Bryce Washington

No. 2 – Maccabi Ramat Gan
- Position: Power forward
- League: Israeli Basketball Premier League

Personal information
- Born: January 25, 1996 (age 30) New Orleans, Louisiana, U.S.
- Listed height: 6 ft 8 in (2.03 m)
- Listed weight: 245 lb (111 kg)

Career information
- High school: St. Augustine (New Orleans, Louisiana)
- College: Louisiana (2014–2018)
- NBA draft: 2018: undrafted
- Playing career: 2018–present

Career history
- 2018–2019: St. John's Edge
- 2019: Mackay Meteors
- 2019–2021: Elitzur Netanya
- 2021–2023: Hapoel Galil Elyon
- 2023–2024: Rizing Zephyr Fukuoka
- 2024: Dorados de Chihuahua
- 2024–2026: Elitzur Netanya
- 2026–present: Maccabi Ramat Gan

Career highlights
- BIBL champion (2022); QBL All-League Team (2019); First-team All-Sun Belt (2018); Second-team All-Sun Belt (2017);

= Bryce Washington (basketball) =

American basketball player (born 1996)

Bryce Washington (born January 25, 1996) is an American professional basketball player for Maccabi Ramat Gan of the Israeli Basketball Premier League. He played college basketball for the University of Louisiana at Lafayette, where he earned a spot in the First-team All-Sun Belt Conference in 2018.

==High school career==
Washington attended St. Augustine in New Orleans, Louisiana, where he lettered in both basketball and baseball. With the basketball team, he averaged 15 points and 12 rebounds per game in his senior season, leaving high school as a two-time All-District 10-5A selection.

==College career==
Washington averaged 6.4 points, 5.2 rebounds, and 1.6 assists per game in his freshman season with Louisiana. In the first round of the CollegeInsider.com Tournament, he scored 25 points en route to an 83–68 win over Incarnate Word. He was named Louisiana Sports Writers Association Co-Freshman of the Year. As a sophomore, Washington averaged 8.8 points, 5.7 rebounds, and 1.4 assists per game. On March 3, 2016, he posted a double-double of 21 points and 10 rebounds in a 72–69 loss to Georgia State.

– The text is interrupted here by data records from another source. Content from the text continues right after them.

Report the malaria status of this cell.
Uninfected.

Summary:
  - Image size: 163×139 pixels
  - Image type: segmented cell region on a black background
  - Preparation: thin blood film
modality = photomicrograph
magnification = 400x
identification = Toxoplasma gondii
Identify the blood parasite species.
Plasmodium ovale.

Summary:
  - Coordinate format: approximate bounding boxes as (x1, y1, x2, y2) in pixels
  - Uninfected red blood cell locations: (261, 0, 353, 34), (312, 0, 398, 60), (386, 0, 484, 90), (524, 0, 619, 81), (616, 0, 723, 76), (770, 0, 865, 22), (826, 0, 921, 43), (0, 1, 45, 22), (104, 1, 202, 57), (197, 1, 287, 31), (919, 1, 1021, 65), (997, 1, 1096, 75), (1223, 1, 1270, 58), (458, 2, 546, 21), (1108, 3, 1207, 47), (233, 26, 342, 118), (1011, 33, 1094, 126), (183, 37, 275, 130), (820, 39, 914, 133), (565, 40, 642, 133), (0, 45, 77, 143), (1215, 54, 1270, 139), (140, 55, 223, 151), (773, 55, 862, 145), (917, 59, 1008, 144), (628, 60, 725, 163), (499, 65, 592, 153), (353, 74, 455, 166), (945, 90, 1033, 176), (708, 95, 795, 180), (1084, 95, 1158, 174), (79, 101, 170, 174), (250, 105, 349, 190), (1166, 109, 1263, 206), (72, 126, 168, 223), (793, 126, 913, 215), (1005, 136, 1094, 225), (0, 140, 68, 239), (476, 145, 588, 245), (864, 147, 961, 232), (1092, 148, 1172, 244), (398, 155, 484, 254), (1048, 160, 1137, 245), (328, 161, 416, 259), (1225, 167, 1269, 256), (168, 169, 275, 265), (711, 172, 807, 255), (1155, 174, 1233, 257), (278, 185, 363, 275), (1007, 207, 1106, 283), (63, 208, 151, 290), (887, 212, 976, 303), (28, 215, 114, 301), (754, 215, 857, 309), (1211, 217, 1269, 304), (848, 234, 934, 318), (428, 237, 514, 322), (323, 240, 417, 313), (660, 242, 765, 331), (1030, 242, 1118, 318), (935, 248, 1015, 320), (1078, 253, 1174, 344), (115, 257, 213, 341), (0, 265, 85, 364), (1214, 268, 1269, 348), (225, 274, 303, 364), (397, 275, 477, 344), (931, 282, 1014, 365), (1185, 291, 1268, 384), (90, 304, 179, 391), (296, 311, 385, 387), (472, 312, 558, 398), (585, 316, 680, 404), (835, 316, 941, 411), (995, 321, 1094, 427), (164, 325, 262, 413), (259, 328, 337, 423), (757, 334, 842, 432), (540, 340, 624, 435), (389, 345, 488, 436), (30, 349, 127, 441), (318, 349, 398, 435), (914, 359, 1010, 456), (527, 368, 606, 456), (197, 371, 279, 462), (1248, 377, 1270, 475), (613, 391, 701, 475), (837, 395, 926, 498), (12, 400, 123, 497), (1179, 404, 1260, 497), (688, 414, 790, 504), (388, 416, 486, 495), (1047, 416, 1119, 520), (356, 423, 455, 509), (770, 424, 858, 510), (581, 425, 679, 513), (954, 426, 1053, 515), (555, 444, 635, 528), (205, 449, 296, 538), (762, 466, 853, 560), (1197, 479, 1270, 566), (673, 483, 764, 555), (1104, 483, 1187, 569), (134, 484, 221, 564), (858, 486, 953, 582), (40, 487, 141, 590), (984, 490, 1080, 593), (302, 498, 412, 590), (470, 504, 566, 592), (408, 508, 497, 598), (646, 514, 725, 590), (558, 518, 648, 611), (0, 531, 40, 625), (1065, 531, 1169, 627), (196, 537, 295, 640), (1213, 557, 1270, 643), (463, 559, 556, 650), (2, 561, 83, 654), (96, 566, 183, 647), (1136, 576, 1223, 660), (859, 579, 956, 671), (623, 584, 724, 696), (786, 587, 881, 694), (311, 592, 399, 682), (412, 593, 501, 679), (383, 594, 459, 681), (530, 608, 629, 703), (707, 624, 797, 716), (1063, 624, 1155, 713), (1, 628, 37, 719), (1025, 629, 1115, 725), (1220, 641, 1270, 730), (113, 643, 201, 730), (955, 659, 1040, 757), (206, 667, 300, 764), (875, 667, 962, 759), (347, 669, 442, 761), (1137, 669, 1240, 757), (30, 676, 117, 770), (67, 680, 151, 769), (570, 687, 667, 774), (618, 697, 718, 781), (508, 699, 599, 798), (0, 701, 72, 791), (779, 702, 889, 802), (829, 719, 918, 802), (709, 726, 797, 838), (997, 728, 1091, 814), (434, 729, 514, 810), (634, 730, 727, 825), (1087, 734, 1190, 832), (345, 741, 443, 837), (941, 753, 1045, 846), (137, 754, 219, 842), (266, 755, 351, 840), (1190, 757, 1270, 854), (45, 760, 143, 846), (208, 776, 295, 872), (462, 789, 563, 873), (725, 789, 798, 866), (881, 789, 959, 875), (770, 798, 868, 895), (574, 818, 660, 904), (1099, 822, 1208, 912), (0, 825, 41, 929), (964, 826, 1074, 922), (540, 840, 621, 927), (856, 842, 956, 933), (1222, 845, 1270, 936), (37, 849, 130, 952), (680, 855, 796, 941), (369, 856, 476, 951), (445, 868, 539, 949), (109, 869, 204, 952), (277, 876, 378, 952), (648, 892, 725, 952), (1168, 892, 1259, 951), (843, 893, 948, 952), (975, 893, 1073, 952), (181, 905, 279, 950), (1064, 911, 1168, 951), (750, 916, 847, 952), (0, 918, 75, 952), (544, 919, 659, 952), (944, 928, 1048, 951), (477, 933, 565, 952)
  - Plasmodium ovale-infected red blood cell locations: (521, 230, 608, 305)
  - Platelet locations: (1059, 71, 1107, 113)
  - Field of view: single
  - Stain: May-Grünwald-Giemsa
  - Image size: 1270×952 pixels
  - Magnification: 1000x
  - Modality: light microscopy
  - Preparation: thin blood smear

Washington averaged 13.6 points, 11.2 rebounds, 2.1 assists, and 1.2 steals per game in his junior campaign. On February 13, 2017, he recorded 25 points and 13 rebounds in an 87–61 win over South Alabama. He earned second-team All-Sun Belt honors, leading the conference in rebounds and field goal percentage. As a senior, Washington averaged 10.4 points, 10.5 rebounds, and 1.3 steals per game. On November 17, 2017, in a 115–82 win over Savannah State, he recorded 21 points, 15 rebounds, and 5 steals. In the game, he reached the 1,000-point mark of his college career. Through the season, Washington established himself as one of the top NCAA Division I player in rebounds and double-doubles. He earned first-team All-Sun Belt honors.

==Professional career==
On October 17, 2018, Washington signed with the St. John's Edge of the National Basketball League of Canada. In 16 games played for the Edge, he averaged a double-double of 12.1 points and 11.2 rebounds, to go with 2.5 assists and 1.5 steals per game.

On April 12, 2019, Washington signed with the Mackay Meteors of the Queensland Basketball League. On April 26, 2019, Washington recorded a career-high 33 points, shooting 13-of-16 from the field, along with 17 rebounds in an 83–87 loss to the Gold Coast Rollers. He was named to the QBL All-League Team. In 18 games played for the Meteors, he led the team in scoring (21.7) and rebounds (14.7) per game.

On August 2, 2019, Washington signed a two-year deal with Elitzur Netanya of the Israeli National League.

On September 9, 2021, Washington signed with Hapoel Galil Elyon of the Israeli Basketball Premier League. In 2021–22 he averaged 10.0 points, 6.0 rebounds, and 1.2 steals per game. He signed a contract extension with the team on January 24, 2022. In 2022-23 he averaged 13.5 points, 7.5 rebounds, 2.4 assists, and 1.4 steals per game.

On June 30, 2023, Washington signed with Rizing Zephyr Fukuoka of the B.League. In 60 games he had 14.2 points per game, 7.9 rebounds per game, 3.1assists per game, and 1.3 steals per game, and he was named Asia-Basket.com All-Japanese B League D2 Honorable Mention.

On November 10, 2024, he signed with Eltizur Netanya of the Israeli Basketball Premier League.

==Personal life==
In high school, Washington was a member of the National Honor Society and held a 3.96 grade point average (GPA) as a senior. While majoring in accounting at the University of Louisiana at Lafayette, held a 3.3 GPA during his junior year and was named to the Sun Belt Conference Academic Honor Roll. Washington likes swimming, and admires swimmer Michael Phelps.